> **Provided text**
◆ ◆ ◆ ◆

The original play ran for 104 performances in the 1934-35 season and was the vehicle that made Henry Fonda a star. In fact producer Walter Wanger took the highly unusual step in bringing Fonda to Hollywood to star in the role that made him. Playing the parts that Betty Grable and John Carroll have in this version are Janet Gaynor and Charles Bickford.
Of course with this being changed to a musical and the billing reflecting it, the emphasis was changed from the male to the female lead. Seeing Dale Robertson as Dan Harrow though, he makes an admirable substitute for Fonda.
Too bad that Harold Arlen and Dorothy Fields didn't write anything memorable in the score. And for the life of me I can't figure why John Carroll who does sing well, wasn't given more to do musically.

◆ ◆ ◆ ◆

> **Information supplied**
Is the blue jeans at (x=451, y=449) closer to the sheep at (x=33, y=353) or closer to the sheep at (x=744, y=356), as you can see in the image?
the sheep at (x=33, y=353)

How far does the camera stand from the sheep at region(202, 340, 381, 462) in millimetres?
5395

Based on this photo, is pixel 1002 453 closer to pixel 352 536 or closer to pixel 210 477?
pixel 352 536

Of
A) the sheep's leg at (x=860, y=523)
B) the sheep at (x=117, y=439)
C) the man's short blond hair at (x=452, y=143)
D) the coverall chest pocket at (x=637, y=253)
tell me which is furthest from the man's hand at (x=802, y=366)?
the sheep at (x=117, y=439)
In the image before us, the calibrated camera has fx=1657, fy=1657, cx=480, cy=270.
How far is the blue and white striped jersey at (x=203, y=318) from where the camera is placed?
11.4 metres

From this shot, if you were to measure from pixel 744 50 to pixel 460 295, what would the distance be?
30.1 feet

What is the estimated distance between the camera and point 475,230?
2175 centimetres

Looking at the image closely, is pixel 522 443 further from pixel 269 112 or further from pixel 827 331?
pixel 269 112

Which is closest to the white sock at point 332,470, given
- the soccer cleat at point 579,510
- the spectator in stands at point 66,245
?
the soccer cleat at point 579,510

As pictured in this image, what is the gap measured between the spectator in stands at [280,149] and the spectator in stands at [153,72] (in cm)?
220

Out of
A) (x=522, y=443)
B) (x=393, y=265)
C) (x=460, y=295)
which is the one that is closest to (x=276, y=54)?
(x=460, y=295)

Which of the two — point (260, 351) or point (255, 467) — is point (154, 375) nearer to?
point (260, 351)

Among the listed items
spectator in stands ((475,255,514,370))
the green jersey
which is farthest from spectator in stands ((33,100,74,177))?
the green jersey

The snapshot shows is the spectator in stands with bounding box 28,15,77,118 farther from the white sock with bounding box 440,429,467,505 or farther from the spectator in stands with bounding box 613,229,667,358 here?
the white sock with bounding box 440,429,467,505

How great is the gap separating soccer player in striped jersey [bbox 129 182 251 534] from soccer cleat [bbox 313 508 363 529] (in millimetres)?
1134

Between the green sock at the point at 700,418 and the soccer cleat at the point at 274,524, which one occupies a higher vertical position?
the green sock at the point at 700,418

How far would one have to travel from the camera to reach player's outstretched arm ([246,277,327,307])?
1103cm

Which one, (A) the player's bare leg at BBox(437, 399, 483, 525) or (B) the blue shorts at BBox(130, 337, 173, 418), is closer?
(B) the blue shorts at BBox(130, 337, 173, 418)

◆ ◆ ◆ ◆

> **The tasks**
**A)** Do the following statements agree with the film review? Answer yes or no for each and quote the deciding words. (i) The original play ran for 104 performances. (ii) In the musical version, the emphasis shifted from the female lead to the male lead. (iii) The reviewer considers the score by Harold Arlen and Dorothy Fields memorable.
**B)** Please quote the film review word for word, starting at "The original play" and ending at "substitute for Fonda.".
**C)** Continue the film review from the point where it stops.

> **Results of the tasks**
**A)**
(i) Yes: "The original play ran for 104 performances in the 1934-35 season"
(ii) No: "the emphasis was changed from the male to the female lead."
(iii) No: "Too bad that Harold Arlen and Dorothy Fields didn't write anything memorable in the score."

**B)**
The original play ran for 104 performances in the 1934-35 season and was the vehicle that made Henry Fonda a star. In fact producer Walter Wanger took the highly unusual step in bringing Fonda to Hollywood to star in the role that made him. Playing the parts that Betty Grable and John Carroll have in this version are Janet Gaynor and Charles Bickford.
Of course with this being changed to a musical and the billing reflecting it, the emphasis was changed from the male to the female lead. Seeing Dale Robertson as Dan Harrow though, he makes an admirable substitute for Fonda.

**C)**
The story is an old fashioned rustic one set during the final days of the Erie Canal. Everyone but Betty seems to realize the railroad will eventually put the canal out of business as the major venue of transportation. Still she and soft spoken farmer Robertson do eventually come together as Robertson wins her over Carroll who is a real lout in this film. I can readily see Charles Bickford in that part in the first film version.
At the same time Betty was doing this, Doris Day was doing Calamity Jane over at Warner Brothers in a similar role with much better songs. Maybe with a better score, The Farmer Takes A Wife would have been more memorable.
Still I think it would have needed Doris Day.